Now onto the things I liked about this episode. There were a lot of them, but first and foremost let’s talk about Elektra. Elodie Yung has been consistently good this season, but she had some stand-out moments this episode that really highlight why she was such a great fit for the character. The aforementioned scene right before the rooftop fight, when she and Matt say their final goodbyes and prepare for a battle that they assume will kill both of them (and does kill one of them), is one of the more touching moments that Daredevil has pulled off. And her final moments, after she sacrifices herself to save Matt and tells him she finally knows what it feels like to be good, made me care about a character’s death even though I knew it was only temporary.
Other than Elektra, the bus filled with people that Daredevil had saved gave us some great moments between Karen and everyone’s favorite arms dealer Turk Barrett. In fact, this episode was a great moment for a few minor characters to shine, including Melvin Potter. His new clothes for Elektra looked great, and it’s been great seeing him this season when he isn’t constantly afraid for his life. Last season, it seemed like Potter had some sort of mental handicap, but that hasn’t been apparent in his few appearances this season. It definitely seems like Melvin’s fear and anxiety about Betsy when he was controlled by Fisk made his mental state deteriorate in season one. So it’s nice to see him in a better place, and the club he designs for Daredevil is all sorts of badass.
Finally, Matt and Stick’s conversation at Elektra’s grave was, in my opinion, a better ending for this season than the one we got. I’ve already mentioned my complaints about Karen’s article, but the conversation that Matt and Stick have at Elektra’s grave lands much better than the article does, and I think the episode (and season) could have ended there. Well…not right there, of course. The final shot of the season, teasing Elektra’s revival, was a great promise of things to come. I wouldn’t mind seeing Elektra show up again in the future as a Big Bad, or as the leader of The Hand in season three.
And thus ends our coverage of Daredevil season 2! Overall, I felt that the season was better than the first, though it suffered some problems near the end from the sheer amount of material it had to cover. Either way, it’s going to be a long wait to Luke Cage in September.

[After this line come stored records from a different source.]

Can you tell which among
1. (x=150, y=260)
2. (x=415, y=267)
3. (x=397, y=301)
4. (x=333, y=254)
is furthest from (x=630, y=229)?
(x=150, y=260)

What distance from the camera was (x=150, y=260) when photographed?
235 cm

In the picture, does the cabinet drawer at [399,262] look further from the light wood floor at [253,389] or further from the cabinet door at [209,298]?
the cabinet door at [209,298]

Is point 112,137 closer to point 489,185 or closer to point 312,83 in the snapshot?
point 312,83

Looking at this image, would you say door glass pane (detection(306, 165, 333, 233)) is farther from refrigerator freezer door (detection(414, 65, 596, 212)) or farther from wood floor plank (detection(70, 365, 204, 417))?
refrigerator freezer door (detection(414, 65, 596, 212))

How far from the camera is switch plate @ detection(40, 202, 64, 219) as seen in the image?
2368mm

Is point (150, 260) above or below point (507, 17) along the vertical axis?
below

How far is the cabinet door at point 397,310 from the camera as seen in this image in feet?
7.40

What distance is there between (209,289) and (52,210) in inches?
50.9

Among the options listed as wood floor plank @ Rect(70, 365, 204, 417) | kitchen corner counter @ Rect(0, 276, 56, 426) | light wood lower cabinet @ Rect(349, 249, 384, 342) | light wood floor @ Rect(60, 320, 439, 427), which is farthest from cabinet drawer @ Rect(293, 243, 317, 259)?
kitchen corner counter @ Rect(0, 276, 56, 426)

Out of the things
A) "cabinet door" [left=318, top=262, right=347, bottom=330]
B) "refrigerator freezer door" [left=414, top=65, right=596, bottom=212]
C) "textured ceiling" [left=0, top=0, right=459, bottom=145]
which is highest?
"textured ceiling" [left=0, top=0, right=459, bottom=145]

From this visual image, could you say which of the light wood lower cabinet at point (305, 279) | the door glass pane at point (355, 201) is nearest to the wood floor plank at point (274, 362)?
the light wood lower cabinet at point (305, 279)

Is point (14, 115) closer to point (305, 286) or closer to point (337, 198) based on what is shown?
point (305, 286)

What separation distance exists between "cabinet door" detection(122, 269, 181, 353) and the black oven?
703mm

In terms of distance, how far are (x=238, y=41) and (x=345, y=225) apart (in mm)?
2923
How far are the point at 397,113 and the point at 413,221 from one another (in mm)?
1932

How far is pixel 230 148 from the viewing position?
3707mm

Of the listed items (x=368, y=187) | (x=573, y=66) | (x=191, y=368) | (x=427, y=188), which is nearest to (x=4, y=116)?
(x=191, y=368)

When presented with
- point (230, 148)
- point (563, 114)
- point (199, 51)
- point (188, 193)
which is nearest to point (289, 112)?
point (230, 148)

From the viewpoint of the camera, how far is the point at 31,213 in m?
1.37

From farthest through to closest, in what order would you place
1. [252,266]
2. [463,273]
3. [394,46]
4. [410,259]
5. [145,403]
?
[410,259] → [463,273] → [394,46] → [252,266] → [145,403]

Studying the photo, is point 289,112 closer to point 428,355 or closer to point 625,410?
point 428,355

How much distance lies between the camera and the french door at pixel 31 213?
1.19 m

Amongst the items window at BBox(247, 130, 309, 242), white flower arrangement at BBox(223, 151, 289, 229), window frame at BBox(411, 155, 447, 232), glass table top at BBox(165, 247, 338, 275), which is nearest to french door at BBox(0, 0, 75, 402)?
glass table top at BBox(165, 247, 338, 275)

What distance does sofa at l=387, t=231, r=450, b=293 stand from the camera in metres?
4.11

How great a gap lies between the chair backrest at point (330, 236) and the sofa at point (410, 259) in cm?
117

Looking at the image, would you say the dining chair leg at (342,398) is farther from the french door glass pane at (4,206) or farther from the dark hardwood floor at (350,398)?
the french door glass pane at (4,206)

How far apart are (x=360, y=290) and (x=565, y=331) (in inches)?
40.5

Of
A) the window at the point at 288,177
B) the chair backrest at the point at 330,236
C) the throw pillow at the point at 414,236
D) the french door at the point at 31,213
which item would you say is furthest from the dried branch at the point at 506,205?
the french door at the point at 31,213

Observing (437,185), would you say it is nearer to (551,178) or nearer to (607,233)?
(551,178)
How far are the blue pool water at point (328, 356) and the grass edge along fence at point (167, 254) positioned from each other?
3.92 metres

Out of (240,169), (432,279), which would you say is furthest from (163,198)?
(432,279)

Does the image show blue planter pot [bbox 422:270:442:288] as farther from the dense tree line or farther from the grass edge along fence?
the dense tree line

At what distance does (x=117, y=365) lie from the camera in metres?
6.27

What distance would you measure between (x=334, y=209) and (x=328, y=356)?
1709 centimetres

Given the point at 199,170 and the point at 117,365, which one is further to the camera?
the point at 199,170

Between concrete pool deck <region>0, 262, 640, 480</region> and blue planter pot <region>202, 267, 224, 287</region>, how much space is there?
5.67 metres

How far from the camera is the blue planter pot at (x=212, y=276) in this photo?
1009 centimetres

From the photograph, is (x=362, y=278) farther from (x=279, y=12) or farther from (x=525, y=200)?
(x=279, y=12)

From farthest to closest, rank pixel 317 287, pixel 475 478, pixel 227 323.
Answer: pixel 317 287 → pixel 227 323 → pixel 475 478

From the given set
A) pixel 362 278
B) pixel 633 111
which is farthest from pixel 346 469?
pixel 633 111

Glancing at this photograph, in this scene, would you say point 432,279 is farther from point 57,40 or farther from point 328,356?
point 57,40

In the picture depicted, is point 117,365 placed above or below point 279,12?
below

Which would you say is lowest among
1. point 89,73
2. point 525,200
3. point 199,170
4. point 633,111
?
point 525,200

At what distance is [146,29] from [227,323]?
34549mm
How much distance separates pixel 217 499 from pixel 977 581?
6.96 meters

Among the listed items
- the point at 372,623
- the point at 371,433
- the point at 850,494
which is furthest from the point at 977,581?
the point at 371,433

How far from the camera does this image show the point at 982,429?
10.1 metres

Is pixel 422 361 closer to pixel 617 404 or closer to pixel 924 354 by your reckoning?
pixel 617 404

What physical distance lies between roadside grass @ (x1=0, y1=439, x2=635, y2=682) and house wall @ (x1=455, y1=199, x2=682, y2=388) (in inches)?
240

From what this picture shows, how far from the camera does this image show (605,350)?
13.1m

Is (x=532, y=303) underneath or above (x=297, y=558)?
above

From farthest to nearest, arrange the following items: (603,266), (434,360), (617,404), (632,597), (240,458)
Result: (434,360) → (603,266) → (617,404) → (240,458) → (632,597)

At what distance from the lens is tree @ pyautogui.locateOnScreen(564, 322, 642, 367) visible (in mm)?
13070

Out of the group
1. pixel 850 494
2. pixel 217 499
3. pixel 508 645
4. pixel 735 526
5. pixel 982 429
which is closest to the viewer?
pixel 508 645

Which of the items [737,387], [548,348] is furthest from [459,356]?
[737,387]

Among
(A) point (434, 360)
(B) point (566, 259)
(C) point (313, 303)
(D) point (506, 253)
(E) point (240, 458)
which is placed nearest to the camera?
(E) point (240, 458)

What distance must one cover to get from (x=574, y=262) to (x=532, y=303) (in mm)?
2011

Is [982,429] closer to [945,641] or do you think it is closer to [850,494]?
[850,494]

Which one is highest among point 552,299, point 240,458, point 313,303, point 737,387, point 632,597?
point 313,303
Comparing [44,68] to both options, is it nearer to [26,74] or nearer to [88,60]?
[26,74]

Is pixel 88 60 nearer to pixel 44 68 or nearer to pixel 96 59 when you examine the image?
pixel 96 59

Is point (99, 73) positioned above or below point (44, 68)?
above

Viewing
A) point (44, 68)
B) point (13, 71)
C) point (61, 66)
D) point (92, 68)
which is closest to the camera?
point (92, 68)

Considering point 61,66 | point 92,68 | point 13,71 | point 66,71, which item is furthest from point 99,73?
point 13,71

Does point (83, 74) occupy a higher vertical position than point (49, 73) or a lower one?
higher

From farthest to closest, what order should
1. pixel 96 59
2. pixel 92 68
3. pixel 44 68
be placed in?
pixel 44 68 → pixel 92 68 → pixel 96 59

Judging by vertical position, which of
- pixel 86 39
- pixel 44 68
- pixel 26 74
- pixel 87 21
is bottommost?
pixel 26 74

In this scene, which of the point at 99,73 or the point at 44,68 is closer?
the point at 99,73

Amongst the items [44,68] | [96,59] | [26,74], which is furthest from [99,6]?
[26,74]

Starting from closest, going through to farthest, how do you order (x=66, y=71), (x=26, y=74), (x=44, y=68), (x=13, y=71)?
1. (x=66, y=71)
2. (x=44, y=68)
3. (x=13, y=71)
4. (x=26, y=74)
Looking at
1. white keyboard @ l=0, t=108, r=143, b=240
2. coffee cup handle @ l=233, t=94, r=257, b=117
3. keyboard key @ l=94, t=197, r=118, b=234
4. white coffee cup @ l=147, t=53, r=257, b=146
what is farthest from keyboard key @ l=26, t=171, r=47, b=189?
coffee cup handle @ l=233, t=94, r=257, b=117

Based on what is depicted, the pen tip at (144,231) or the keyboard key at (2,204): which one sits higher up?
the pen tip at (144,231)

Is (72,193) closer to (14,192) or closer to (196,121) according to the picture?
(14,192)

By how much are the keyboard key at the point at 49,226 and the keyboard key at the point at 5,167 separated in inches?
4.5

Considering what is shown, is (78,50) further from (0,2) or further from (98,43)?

3.5 dead Elektras out of 5.
The appearance of Jeri Hogarth this episode was rumored, but still totally unexpected! Joining her law firm hopefully means we might see some more of Foggy in the second season of Jessica Jones
On that note, though, is anyone else shocked that Foggy and Matt didn’t make up before the season ended? I’m not complaining, but I definitely wasn’t expecting that.
Karen finding out about Matt’s identity was a nice moment, and it’s about damn time that happened.
“This time, you piece of shit…stay down.” Stick killing Nobu again was awesome. I wonder if he’ll actually stay dead?
“Matt, you are the toughest son of a bitch I have ever met. Let’s go home.”